## QUESTIONS ON THE MATERIAL
1 – According to the passage on social commerce, in what year and on which platform did the first hint of s-commerce appear?
2 – Resume the passage on social commerce and sentiment analysis, picking up after its final sentence.

## PASSAGE PROVIDED
++++++
In this regard, e-commerce is one of the most widely used digital tools today. Not only because the incursion into the digital ecosystem has become a global necessity, but also because of the solution, it has represented different problems such as the pandemic caused by COVID-19, where many consumers prefer online shopping as a more convenient and secure method (Hasiloglu & Kaya, 2021). As part of this transformation, a new e-commerce paradigm emerged, called social commerce or s-commerce (Qalati et al., 2021). The first hint of the implementation of s-commerce emerged in 2005 on Yahoo! when users of that platform issued opinions and ratings about products and shopping experiences, providing textual reviews (Liao et al., 2021). Nowadays, s-commerce represents an exchanging system of products or services through social networks. S-commerce is a combination of commercial and social activities, as it connects sellers and consumers through websites and social platforms like Twitter, Facebook, YouTube, and Tik-Tok (Abed, 2020).

Numerous online social networking platforms represent an opportunity to immerse oneself in the new socio-digital era due to their great popularity and ease of use in personal and business terms. Before purchasing any product or service, consumers are accustomed to seeking evaluations online, transforming and empowering the “word of mouth” (WOM) to “electronic word of mouth” (e-WOM). According to Zhou et al. (2019), approximately 83.5% of online shoppers value the opinions of other consumers. In turn, companies can leverage this information to expand their knowledge of consumer behavior and have elements to formulate marketing strategies that contribute to organizational growth and competitive advantage (Lin et al., 2020; Sann & Lai, 2020).

Due to such information being generally unstructured and its manual processing would be a complex task (Jain et al., 2021), in recent years, sentiment analysis or opinion mining constitutes an efficient technique, by extracting, classifying, and analyzing content in Big Data; sentiment analysis has become an increasingly useful tool for processing consumer attitudes and emotions in online reviews (Chaturvedi et al., 2018). In this regard, consumer sentiment analysis allows processing large amounts of data to extract and detect polarity (positivity, neutrality, and negativity) in product reviews (Do et al., 2019)which can help Internet users to make purchasing decisions and also to rationalize them, as well as companies to a better understanding of consumer behavior, identifying problems, experiences, satisfaction, trust, and position in front of their competitors. All this could provide valuable information to improve the service (Jain et al., 2021).
++++++
## RECORD EXCERPTS
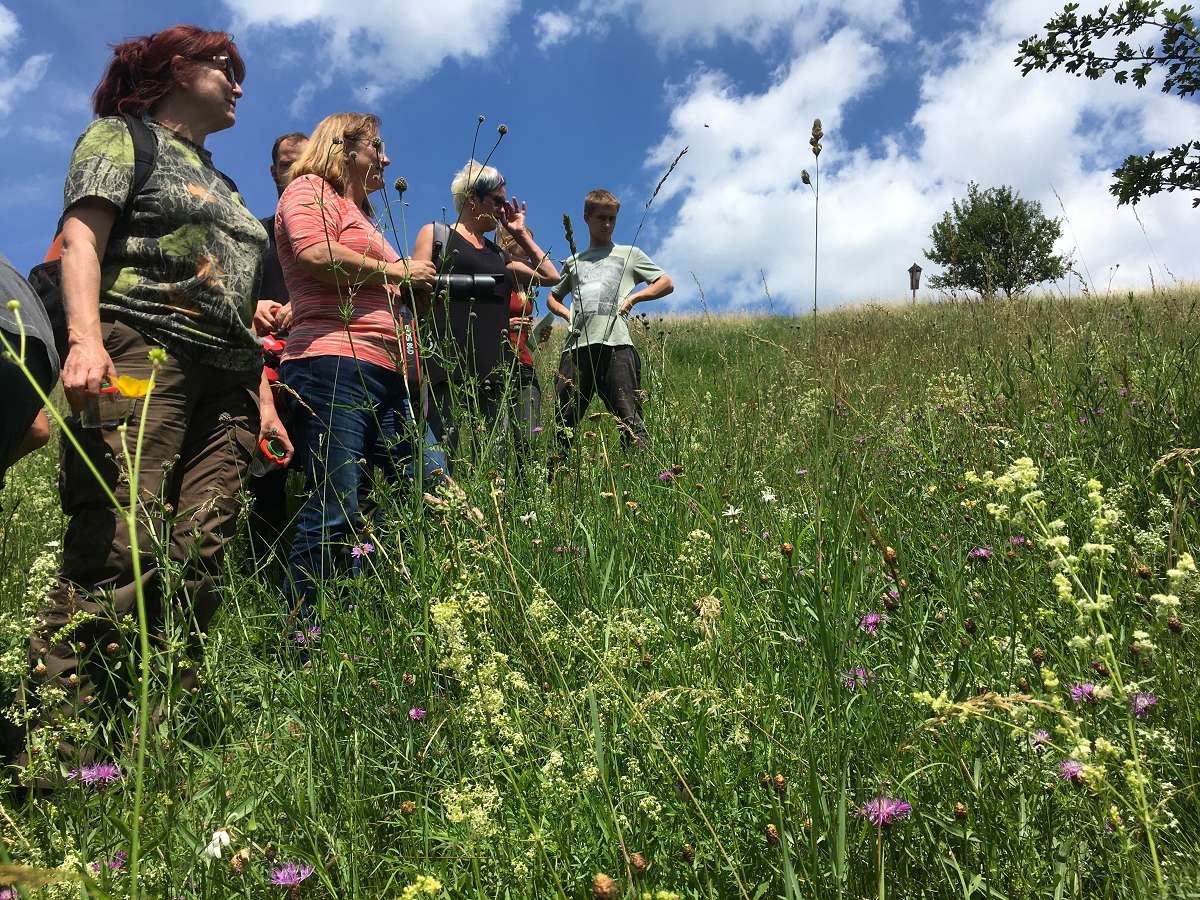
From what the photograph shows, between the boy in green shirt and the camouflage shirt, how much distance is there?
7.05 feet

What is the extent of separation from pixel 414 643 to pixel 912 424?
2474 millimetres

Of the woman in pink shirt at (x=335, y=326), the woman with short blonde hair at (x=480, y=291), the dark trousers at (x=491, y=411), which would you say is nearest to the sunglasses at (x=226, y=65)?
the woman in pink shirt at (x=335, y=326)

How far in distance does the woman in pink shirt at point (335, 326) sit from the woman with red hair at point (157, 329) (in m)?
0.24

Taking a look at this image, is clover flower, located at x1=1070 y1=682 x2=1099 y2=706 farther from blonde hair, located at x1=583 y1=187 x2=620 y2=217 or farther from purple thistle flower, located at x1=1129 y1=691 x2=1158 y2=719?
blonde hair, located at x1=583 y1=187 x2=620 y2=217

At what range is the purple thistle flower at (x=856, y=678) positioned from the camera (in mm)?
1562

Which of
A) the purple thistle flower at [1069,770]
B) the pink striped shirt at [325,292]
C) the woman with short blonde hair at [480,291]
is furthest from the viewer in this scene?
the woman with short blonde hair at [480,291]

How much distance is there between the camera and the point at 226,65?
2.81 metres

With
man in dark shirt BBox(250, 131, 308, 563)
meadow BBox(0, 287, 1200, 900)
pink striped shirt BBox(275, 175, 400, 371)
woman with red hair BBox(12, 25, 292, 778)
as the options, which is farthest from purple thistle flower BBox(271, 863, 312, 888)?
man in dark shirt BBox(250, 131, 308, 563)

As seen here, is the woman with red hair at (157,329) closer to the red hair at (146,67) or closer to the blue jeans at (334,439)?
the red hair at (146,67)

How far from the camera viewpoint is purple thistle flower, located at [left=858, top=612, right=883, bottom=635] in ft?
6.07

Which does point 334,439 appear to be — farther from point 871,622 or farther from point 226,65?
point 871,622

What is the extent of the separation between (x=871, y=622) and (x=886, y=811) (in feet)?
2.39

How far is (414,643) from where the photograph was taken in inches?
76.0

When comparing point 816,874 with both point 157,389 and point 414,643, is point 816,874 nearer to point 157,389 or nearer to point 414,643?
point 414,643
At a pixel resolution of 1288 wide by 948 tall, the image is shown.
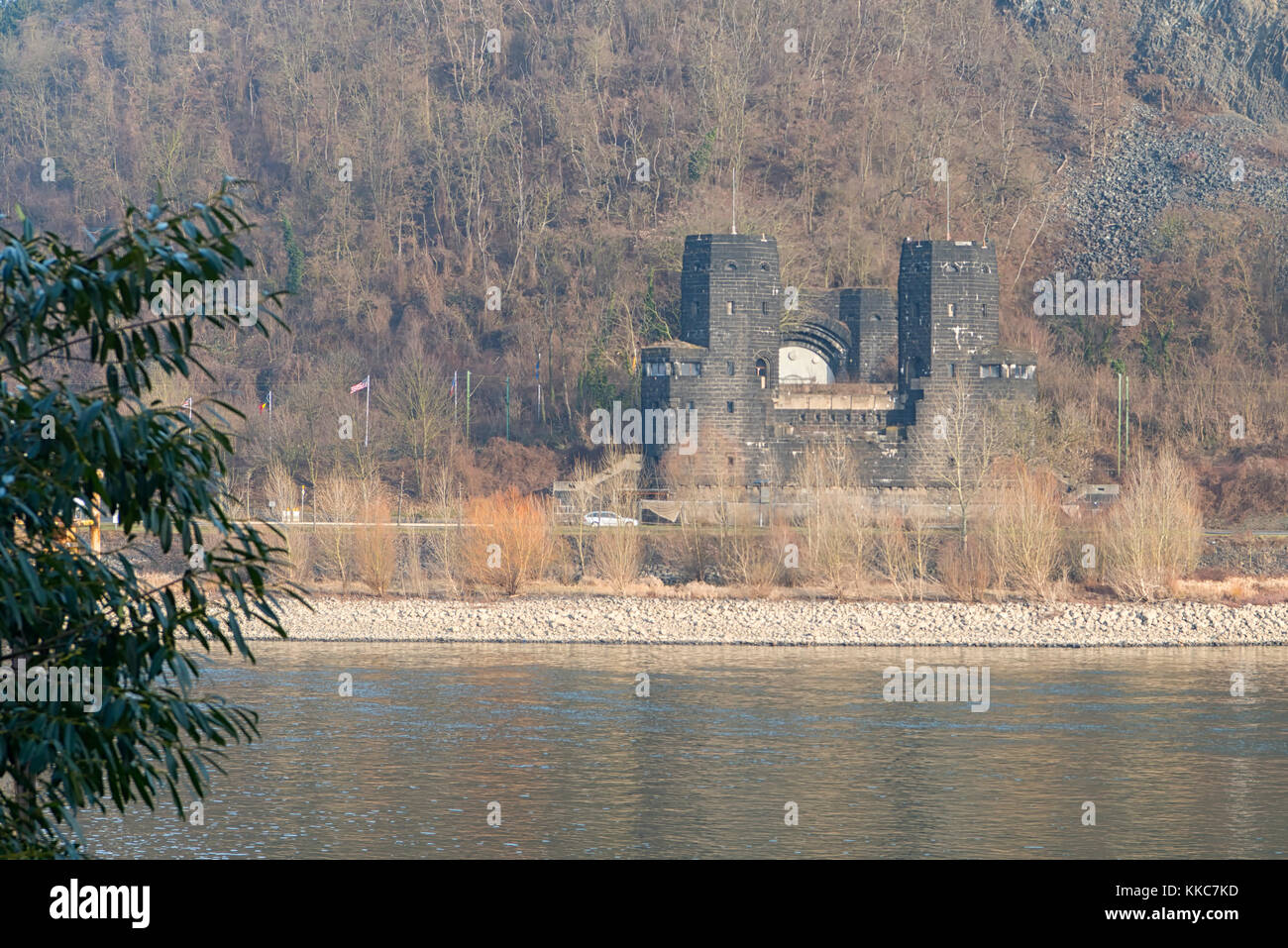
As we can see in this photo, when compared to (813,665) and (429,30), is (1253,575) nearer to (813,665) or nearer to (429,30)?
(813,665)

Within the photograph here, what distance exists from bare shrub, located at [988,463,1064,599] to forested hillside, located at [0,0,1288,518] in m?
17.2

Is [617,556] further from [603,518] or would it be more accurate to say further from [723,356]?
[723,356]

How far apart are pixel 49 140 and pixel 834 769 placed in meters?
93.6

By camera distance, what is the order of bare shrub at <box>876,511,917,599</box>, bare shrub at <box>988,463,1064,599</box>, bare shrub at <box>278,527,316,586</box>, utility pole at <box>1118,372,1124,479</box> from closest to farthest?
1. bare shrub at <box>988,463,1064,599</box>
2. bare shrub at <box>876,511,917,599</box>
3. bare shrub at <box>278,527,316,586</box>
4. utility pole at <box>1118,372,1124,479</box>

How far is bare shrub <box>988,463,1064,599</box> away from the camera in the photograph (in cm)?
4478

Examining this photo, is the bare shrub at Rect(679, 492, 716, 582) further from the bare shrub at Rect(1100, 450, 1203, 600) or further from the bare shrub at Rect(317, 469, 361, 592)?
the bare shrub at Rect(1100, 450, 1203, 600)

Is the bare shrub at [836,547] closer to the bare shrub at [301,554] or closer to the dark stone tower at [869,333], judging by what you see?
the bare shrub at [301,554]

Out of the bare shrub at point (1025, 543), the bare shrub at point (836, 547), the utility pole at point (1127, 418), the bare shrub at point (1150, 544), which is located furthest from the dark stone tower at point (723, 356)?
the bare shrub at point (1150, 544)

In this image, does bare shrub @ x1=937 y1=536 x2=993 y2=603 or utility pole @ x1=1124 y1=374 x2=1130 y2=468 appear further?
utility pole @ x1=1124 y1=374 x2=1130 y2=468

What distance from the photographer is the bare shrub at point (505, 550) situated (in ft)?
150

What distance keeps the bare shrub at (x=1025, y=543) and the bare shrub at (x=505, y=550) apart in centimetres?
1258

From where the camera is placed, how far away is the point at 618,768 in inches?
957

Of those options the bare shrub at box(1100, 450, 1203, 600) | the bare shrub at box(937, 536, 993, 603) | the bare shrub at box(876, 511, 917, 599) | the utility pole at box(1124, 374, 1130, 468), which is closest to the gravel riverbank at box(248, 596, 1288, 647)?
the bare shrub at box(1100, 450, 1203, 600)

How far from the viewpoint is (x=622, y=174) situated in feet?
301
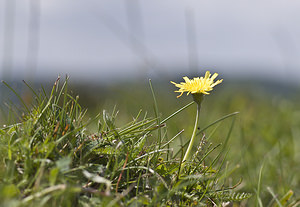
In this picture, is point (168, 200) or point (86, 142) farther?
point (86, 142)

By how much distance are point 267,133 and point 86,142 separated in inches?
104

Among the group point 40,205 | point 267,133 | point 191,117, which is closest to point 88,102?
point 191,117

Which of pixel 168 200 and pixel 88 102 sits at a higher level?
pixel 168 200

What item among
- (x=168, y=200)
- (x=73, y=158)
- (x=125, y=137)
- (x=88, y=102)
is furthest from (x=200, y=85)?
(x=88, y=102)

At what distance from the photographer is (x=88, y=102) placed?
23.3 feet

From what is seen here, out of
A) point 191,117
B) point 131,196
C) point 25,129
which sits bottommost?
point 191,117

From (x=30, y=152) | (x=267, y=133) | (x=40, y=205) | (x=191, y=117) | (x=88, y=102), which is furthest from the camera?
(x=88, y=102)

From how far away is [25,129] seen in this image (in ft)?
4.60

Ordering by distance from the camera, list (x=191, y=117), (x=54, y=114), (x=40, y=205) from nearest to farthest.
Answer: (x=40, y=205), (x=54, y=114), (x=191, y=117)

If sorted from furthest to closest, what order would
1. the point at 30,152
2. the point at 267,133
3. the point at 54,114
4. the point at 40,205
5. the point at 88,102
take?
the point at 88,102, the point at 267,133, the point at 54,114, the point at 30,152, the point at 40,205

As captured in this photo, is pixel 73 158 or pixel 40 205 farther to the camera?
pixel 73 158

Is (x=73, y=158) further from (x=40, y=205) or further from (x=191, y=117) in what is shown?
(x=191, y=117)

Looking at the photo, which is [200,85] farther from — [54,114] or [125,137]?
[54,114]

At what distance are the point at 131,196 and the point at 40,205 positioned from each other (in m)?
0.43
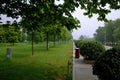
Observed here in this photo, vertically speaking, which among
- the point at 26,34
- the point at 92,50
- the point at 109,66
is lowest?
the point at 109,66

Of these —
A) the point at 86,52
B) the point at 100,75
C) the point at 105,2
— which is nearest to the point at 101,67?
the point at 100,75

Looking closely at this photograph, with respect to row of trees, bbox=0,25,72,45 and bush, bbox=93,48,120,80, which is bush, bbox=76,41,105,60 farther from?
bush, bbox=93,48,120,80

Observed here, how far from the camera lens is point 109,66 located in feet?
35.3

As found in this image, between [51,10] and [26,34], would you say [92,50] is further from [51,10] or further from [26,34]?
[26,34]

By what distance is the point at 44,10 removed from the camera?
14125mm

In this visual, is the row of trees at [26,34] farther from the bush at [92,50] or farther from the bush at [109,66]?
the bush at [109,66]

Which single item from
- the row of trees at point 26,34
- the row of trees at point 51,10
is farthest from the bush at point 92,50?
the row of trees at point 51,10

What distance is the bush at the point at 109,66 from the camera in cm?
1068

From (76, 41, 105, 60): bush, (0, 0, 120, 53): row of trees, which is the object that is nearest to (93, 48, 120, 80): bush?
(0, 0, 120, 53): row of trees

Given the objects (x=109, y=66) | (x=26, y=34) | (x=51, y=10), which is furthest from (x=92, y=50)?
(x=26, y=34)

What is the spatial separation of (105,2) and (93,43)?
8.79 m

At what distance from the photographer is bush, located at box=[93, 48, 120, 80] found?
35.0 feet

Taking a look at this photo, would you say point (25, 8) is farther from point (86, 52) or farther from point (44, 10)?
point (86, 52)

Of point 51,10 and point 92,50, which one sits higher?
point 51,10
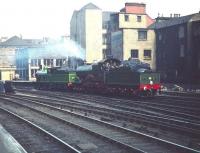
++++++
## ANSWERS TO THE EXERCISES
1 – In 2005, on Yahoo!

2 –
Consumer sentiment analysis can be done at three levels: document, sentence, and aspect (Liu & Zhang, 2012). This paper will analyze consumer polarity towards highly demanded products during the SARS-CoV-2 pandemic, and to achieve this, the authors will identify emerging trending topics related to product purchases. Each dataset (trending topic) will be analyzed using a lexicon approach to capture positivity, neutrality, and negativity levels during the pandemic.

Key Terms in this Chapter

Panic Buying: Consumer behavior that arises as a response to crisis situations, where customers purchase and store large quantities of products to avoid future threat.

S-Commerce: Type of electronic commerce that, through social networks, voluntarily or involuntarily helps to motivate sales, by combining commercial and social activities.

Study of Consumer Behavior: It is to analyze what consumers buy, why they buy it, where, why, when, what use they give even after the purchase.

Polarity: Emotional or sentiment level from negative to positive towards an event.

Sentiment Analysis: Artificial intelligence technique that detects emotions and sentiments in social media.

Panic: Emotional state of a group in a situation of uncertainty that significantly affects the behavior of human beings.